What’s neat is we can still split up the computation like we did before, if we believe it will make the error smaller and the confidence interval narrower. Let’s use the following integral as an example.
\[\int_0^\infty \frac{\sin{x}}{x} \mathrm{d}x\]
This oscillates up and down quite a bit for small \(x\), and then decays but still provides significant contributions for larger \(x\). A naive evaluation would have a confidence interval of
Ic(10_000, 0, 100, x => Math.sin(x)/x)
Object {
p05: 1.461
p95: 1.884
}
and while this is certainly correct2 The actual value of the integral is half \(\pi\) or approximatey 1.571., we can do better. We’ll estimate the region of 0–6 separately from 6–100, using half the samples for each3 Why put the break point at 6? The period of sin is a full turn, which is roughly 6 radians. This ensures we get roughly symmetric contributions from both integrals. That’s not necessary for the technique to work, but it makes the illustration a little cleaner.:
Ic(5_000, 0, 6, x => Math.sin(x)/x)
Object {
p05: 1.236
p95: 1.468
}
This contains the bulk of the value of the integral, it seems. Let’s see what remains in the rest of it.
Ic(5_000, 6, 100, x => Math.sin(x)/x)
Object {
p05: 0.080
p95: 0.198
}
We can work backwards to what the standard errors must have been to produce these confidence intervals.4 The midpoint is the point estimation for each region, and the standard error is 1/1.645 times the distance between the 5 % point and the midpoint.
| Region | Value | Standard error |
|---|---|---|
| 0–6 | 1.4067 | 0.0372 |
| 6–100 | 0.1390 | 0.0359 |
The estimation of the total area would be the values summed, i.e. 1.5457. The estimation of the standard error of this we get through Pythagorean addition and it is approximately 0.05143. We convert it back to a confidence interval and compare with when we did not break it up into multiple components.
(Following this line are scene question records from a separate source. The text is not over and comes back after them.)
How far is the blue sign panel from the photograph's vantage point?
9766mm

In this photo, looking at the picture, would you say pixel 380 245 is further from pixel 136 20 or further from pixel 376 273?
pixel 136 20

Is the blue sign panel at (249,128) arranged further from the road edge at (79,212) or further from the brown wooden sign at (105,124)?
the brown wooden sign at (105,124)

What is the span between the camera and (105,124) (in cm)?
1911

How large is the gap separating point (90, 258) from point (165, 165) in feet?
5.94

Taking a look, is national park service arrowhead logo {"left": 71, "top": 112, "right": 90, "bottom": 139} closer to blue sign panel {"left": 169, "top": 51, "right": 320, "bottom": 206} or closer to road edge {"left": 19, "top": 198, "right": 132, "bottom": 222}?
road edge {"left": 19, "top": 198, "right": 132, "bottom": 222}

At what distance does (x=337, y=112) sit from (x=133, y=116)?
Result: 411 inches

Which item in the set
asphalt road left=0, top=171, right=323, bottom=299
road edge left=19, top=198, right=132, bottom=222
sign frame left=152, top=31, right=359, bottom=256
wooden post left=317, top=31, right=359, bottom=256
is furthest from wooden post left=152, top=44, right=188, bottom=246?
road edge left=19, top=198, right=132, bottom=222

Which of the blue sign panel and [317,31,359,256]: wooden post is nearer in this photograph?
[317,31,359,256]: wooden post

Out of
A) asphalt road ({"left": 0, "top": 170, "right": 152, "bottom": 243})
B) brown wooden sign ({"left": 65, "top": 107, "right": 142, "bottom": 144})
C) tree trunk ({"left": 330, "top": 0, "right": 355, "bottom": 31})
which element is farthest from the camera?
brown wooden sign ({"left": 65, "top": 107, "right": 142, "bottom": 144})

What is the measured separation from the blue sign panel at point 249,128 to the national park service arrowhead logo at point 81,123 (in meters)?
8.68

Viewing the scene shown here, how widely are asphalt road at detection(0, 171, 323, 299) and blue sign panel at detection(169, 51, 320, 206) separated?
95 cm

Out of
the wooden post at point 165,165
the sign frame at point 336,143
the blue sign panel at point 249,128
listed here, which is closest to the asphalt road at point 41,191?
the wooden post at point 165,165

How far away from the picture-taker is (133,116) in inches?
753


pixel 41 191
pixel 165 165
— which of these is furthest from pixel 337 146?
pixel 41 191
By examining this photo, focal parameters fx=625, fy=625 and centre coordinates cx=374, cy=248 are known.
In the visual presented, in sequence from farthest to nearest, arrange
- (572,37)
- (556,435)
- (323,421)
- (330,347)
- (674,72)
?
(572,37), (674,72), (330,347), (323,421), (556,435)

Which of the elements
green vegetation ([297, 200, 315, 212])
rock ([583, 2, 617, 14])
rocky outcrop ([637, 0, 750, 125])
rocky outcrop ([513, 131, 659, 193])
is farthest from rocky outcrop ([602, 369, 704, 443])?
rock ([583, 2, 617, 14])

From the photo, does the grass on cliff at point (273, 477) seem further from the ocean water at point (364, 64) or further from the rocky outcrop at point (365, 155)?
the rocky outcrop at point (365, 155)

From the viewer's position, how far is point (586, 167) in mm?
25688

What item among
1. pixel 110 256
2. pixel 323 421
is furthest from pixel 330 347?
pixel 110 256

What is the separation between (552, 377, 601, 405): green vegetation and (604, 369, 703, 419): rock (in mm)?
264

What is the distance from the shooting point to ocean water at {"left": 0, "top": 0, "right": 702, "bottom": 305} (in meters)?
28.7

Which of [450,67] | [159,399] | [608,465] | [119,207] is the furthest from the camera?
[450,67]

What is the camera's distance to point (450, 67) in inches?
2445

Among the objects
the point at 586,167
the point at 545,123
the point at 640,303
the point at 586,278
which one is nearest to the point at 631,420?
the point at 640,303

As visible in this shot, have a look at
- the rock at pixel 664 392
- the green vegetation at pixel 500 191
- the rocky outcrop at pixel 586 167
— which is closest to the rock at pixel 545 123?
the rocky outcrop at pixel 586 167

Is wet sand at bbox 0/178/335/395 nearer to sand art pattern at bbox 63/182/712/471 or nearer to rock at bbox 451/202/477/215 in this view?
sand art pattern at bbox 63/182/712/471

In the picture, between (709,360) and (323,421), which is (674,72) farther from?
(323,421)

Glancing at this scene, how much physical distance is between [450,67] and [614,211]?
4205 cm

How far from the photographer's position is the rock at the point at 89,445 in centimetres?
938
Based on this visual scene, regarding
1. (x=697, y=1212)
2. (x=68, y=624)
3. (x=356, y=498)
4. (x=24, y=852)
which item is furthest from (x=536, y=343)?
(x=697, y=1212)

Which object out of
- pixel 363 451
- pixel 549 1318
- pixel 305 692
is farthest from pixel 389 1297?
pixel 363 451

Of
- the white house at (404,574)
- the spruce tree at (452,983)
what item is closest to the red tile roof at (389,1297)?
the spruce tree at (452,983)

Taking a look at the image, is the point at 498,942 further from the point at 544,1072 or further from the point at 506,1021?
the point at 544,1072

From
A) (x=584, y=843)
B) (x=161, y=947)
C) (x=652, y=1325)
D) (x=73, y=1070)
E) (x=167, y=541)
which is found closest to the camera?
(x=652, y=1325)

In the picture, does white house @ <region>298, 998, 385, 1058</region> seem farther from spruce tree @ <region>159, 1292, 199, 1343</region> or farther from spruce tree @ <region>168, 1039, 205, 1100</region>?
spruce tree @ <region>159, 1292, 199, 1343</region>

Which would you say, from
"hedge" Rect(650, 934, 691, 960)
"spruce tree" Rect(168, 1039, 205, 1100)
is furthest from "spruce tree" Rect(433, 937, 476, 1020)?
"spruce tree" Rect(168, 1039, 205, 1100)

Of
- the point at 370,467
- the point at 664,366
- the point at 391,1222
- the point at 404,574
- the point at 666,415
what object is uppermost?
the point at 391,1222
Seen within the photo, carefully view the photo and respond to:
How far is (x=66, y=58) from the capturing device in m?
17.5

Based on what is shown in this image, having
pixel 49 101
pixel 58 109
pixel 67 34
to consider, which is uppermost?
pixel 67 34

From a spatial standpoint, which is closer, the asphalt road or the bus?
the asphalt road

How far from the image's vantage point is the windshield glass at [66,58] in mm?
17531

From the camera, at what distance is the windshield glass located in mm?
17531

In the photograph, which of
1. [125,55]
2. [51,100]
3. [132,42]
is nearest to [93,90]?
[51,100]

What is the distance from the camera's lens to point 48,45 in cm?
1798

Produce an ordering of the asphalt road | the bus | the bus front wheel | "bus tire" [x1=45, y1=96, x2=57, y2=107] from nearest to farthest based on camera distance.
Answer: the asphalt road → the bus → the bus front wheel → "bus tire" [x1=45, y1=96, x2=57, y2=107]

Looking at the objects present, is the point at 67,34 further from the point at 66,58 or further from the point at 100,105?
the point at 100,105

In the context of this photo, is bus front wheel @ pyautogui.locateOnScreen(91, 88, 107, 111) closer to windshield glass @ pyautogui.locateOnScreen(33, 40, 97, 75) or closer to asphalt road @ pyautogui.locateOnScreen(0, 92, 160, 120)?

| Method | 5 % | 95 % | Range |
|---|---|---|---|
| Single operation (10,000 samples) | 1.461 | 1.884 | 0.423 |
| Two operations (5,000 samples × 2) | 1.461 | 1.630 | 0.169 |
Although in this case the two methods happen to share a lower bound, the upper bound has been dramatically reduced. The total range of the confidence interval is more than halved! This was because we allocated the samples more cleverly – concentrated them in the early parts of the function – rather than increased the number of samples.
That said, we’re at a computer, so we could try increasing the sample count. Or maybe both?
| Method | 5 % | 95 % | Range |
|---|---|---|---|
| Single operation (10,000 samples) | 1.461 | 1.884 | 0.423 |
| Two operations (5,000 samples × 2) | 1.461 | 1.630 | 0.169 |
| Single operation (100,000 samples) | 1.549 | 1.680 | 0.131 |
| Two operations (50,000 samples × 2) | 1.524 | 1.578 | 0.054 |
It seems like sampling more cleverly has almost the same effect as taking ten times as many samples.
We could play around with where to put the breakpoint, and how many samples to allocate to each side of it, and see which combination yields the lowest error. Then we can run that combination with a lot of samples to get the most accurate final result. That would take maybe 15 minutes of tooting about and exploring sensible-seeming alternatives, so it’s probably still quicker than integrating by hand.